Annick Billon, Sénatrice de la Vendée, auteure de la proposition de loi visant à la pleine reconnaissance de l’inceste

28%. C’est le pourcentage des recommandations de la CIIVISE pleinement mises en œuvre par le Gouvernement.

Créée en 2021 par le Président de la République, la Commission indépendante sur l’inceste et les violences sexuelles faites aux enfants (CIIVISE) avait pour mission de libérer la parole des victimes et de proposer toutes les mesures nécessaires pour mieux les protéger et les accompagner.
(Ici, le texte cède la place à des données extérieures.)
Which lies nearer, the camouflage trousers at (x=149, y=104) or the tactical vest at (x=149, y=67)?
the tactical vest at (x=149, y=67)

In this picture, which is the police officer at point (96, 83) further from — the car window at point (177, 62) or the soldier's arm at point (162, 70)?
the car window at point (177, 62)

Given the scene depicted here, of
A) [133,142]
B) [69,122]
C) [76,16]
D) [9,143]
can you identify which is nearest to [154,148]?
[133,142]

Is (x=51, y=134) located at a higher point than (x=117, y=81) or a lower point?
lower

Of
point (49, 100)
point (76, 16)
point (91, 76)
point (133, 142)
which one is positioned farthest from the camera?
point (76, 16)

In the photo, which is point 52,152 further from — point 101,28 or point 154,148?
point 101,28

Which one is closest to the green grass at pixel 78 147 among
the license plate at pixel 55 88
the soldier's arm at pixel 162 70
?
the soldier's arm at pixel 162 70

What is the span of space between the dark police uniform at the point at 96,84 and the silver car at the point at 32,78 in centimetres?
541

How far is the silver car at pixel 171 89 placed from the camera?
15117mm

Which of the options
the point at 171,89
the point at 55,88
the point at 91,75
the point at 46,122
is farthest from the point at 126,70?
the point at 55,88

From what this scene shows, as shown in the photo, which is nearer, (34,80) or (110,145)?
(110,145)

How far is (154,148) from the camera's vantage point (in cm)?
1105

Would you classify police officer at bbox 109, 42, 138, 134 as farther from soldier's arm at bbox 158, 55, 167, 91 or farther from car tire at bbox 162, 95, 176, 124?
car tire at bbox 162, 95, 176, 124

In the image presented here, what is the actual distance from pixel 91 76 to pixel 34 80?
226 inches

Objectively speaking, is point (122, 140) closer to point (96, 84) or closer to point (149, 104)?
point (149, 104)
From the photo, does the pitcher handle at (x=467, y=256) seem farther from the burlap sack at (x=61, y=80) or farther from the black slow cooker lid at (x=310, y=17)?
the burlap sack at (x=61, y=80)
Cette mission a été pleinement accomplie sous l’impulsion des co-présidents Édouard Durand et Nathalie Mathieu, avec plus de 30 000 témoignages recueillis en deux ans, révélant l’ampleur, la gravité et la répétition de ces crimes, ainsi que l’insuffisance de la réponse judiciaire et sociale apportée jusqu’à présent.

 

Une fois les travaux rendus, le Gouvernement s’en est-il saisi comme il s’y était engagé ?

 

En 2023, la CIIVISE a remis au Gouvernement un rapport contenant 82 recommandations législatives et réglementaires. Pourtant, près des deux tiers d’entre elles n’ont toujours pas été mises en œuvre. Parmi les 16 recommandations jugées prioritaires par la Commission, seules trois ont été appliquées.

 

Face à cette inertie, j’ai déposé en novembre 2025 une proposition de loi visant à la pleine reconnaissance de l’inceste et à l’imprescriptibilité des crimes sexuels commis sur les mineurs. Ce texte reprend deux recommandations majeures de la CIIVISE : rendre imprescriptibles les crimes sexuels sur mineurs et étendre le périmètre pénal de l’inceste aux cousins et cousines, alors qu’un agresseur incestueux sur cinq est un cousin.

 

Mon texte s’inscrit dans le prolongement du travail que j’ai engagé en 2021 avec l’adoption de ma loi du 21 avril 2021 visant à protéger les mineurs des crimes et délits sexuels et de l’inceste. Cette loi a marqué un tournant majeur dans notre droit avec l’instauration du seuil de non-consentement, la création des crimes et des agressions incestueuses et la prescription glissante.

 

Chaque année, 160 000 enfants sont victimes de violences sexuelles.

 

C’est un enfant toutes les trois minutes.

 

Trois enfants par classe.

 

Ces chiffres sont aussi effroyables que réels.

 

Sortons du déni : les victimes, elles, prennent perpétuité.

Alors ne laissons aucun répit aux agresseurs.